Com essas palavras, o Ministro Roberto Amaral restabelece uma verdade que em alguns momentos nossos administradores teimam em esquecer.
É compreensível que no estágio atual de nossa economia e sistema político, governos apoiem o desenvolvimento de centros de pesquisa tecnológica. Isso não é somente possível mas é mesmo desejável. A descrição acima, no entanto, permite entender como seria fora de propósito e até mesmo ingênuo e inoperante imaginar que um Centro de excelência – por exemplo, como o CBPF – que pautou sua existência para se firmar como dedicado à pesquisa fundamental, possa ser transfigurado em um centro de aplicações técnicas.

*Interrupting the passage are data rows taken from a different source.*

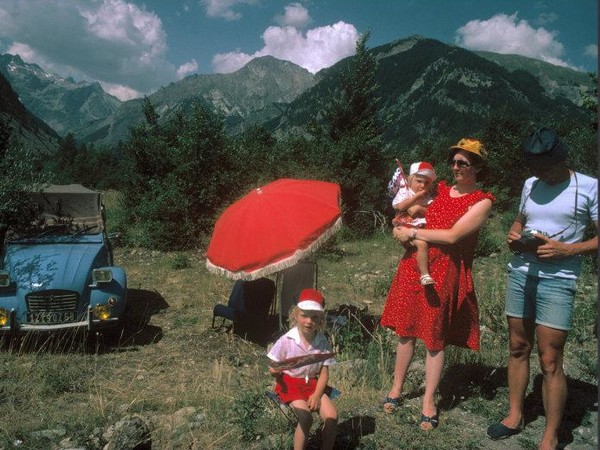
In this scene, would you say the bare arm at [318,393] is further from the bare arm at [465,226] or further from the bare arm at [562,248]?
the bare arm at [562,248]

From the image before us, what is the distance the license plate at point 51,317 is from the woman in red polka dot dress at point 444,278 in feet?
14.2

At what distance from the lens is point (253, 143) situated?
17.2 metres

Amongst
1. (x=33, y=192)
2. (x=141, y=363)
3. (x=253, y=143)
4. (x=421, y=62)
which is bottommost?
(x=141, y=363)

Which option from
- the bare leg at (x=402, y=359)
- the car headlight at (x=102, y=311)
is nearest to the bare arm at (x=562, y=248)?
the bare leg at (x=402, y=359)

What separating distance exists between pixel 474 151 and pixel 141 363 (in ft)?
15.3

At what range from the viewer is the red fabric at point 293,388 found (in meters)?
2.88

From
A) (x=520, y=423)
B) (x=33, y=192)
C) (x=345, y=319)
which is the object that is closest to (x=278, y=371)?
(x=520, y=423)

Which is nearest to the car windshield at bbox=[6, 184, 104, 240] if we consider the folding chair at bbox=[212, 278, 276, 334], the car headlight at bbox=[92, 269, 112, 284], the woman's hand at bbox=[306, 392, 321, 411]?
the car headlight at bbox=[92, 269, 112, 284]

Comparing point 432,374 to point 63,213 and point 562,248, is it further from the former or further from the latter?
point 63,213

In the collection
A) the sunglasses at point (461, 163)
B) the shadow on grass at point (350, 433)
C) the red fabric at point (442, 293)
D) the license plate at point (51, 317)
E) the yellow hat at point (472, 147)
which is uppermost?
the yellow hat at point (472, 147)

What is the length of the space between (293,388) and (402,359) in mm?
952

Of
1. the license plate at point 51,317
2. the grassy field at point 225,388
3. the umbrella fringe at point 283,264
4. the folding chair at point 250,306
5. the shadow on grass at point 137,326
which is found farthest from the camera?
the folding chair at point 250,306

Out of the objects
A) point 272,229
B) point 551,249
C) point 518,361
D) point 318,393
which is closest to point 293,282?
point 272,229

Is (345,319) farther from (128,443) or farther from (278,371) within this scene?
(128,443)
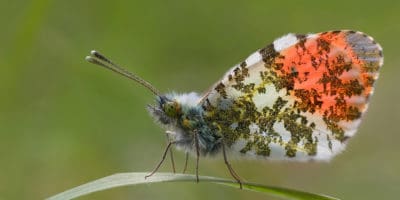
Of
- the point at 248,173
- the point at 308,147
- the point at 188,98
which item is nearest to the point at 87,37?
the point at 248,173

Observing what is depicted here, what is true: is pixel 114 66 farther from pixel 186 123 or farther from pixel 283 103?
pixel 283 103

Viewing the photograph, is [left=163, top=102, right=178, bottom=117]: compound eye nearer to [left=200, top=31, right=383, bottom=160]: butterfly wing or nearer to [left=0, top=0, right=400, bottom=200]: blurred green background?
[left=200, top=31, right=383, bottom=160]: butterfly wing

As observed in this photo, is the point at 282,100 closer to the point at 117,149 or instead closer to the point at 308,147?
the point at 308,147

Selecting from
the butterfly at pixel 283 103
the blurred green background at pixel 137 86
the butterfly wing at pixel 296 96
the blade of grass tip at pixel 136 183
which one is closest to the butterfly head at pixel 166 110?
the butterfly at pixel 283 103

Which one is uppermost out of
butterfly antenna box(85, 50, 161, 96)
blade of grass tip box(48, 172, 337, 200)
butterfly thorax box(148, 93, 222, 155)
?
butterfly antenna box(85, 50, 161, 96)

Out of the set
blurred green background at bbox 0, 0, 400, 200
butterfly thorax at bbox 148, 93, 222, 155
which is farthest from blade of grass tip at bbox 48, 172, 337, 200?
blurred green background at bbox 0, 0, 400, 200

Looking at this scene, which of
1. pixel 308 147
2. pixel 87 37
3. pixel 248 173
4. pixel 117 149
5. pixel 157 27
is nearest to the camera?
pixel 308 147

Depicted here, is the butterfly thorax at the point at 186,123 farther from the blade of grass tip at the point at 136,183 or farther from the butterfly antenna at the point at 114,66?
the blade of grass tip at the point at 136,183
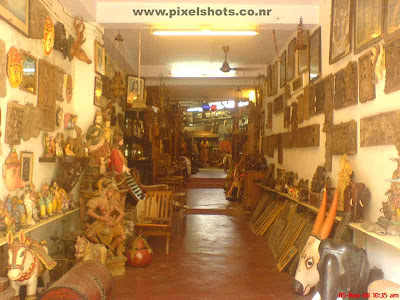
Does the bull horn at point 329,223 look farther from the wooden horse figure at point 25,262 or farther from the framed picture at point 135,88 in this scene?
the framed picture at point 135,88

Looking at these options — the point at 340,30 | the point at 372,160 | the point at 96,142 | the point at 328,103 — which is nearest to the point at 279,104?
the point at 328,103

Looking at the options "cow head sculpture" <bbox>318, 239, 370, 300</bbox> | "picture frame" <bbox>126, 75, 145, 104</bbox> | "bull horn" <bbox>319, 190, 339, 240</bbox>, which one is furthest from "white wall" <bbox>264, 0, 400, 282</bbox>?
"picture frame" <bbox>126, 75, 145, 104</bbox>

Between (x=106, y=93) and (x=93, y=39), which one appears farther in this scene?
(x=106, y=93)

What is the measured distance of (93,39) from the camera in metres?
6.56

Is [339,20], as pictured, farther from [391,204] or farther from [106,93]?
[106,93]

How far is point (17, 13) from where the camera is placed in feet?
13.8

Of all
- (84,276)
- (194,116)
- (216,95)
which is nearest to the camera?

A inspiração da formação do ICRA teve uma longa maturação a partir de conversas com Cesar Lattes, José Leite Lopes, Jayme Tiomno, Roberto Salmeron, Alberto Santoro, Sérgio Joffily, José Martins Salim, Luis Alberto Oliveira, Nelson Pinto Neto e outros sobre a institucionalização da atividade científica.
Foi para continuar aquele caminho que herdamos dos pais fundadores deste Centro que começamos a imaginar a extensão de nosso grupo de gravitação do CBPF, seguindo a orientação que presidiu as origens e a formação em 1949 do Centro Brasileiro de Pesquisas Físicas.
Não é este o lugar para discursar sobre essa história. Mas é importante fazer dois ou três comentários para situar como entendo a orientação do ICRA que se propõe, ontem como hoje, a continuar uma honrosa e orgulhosa tradição deste CBPF: a ênfase na pesquisa fundamental.
E é essa forma de compreender a nossa atividade aqui que queremos manter. A razão de Roberto Amaral me parece importante e devemos acolhê-la como parte de nossa inserção na sociedade. Causa até mesmo espanto reconhecer que sua argumentação (isto é, de que a técnica não pode prescindir de um estágio anterior identificado com a ciência fundamental) não tenha total aceitação junto aos dirigentes de nossas instituições.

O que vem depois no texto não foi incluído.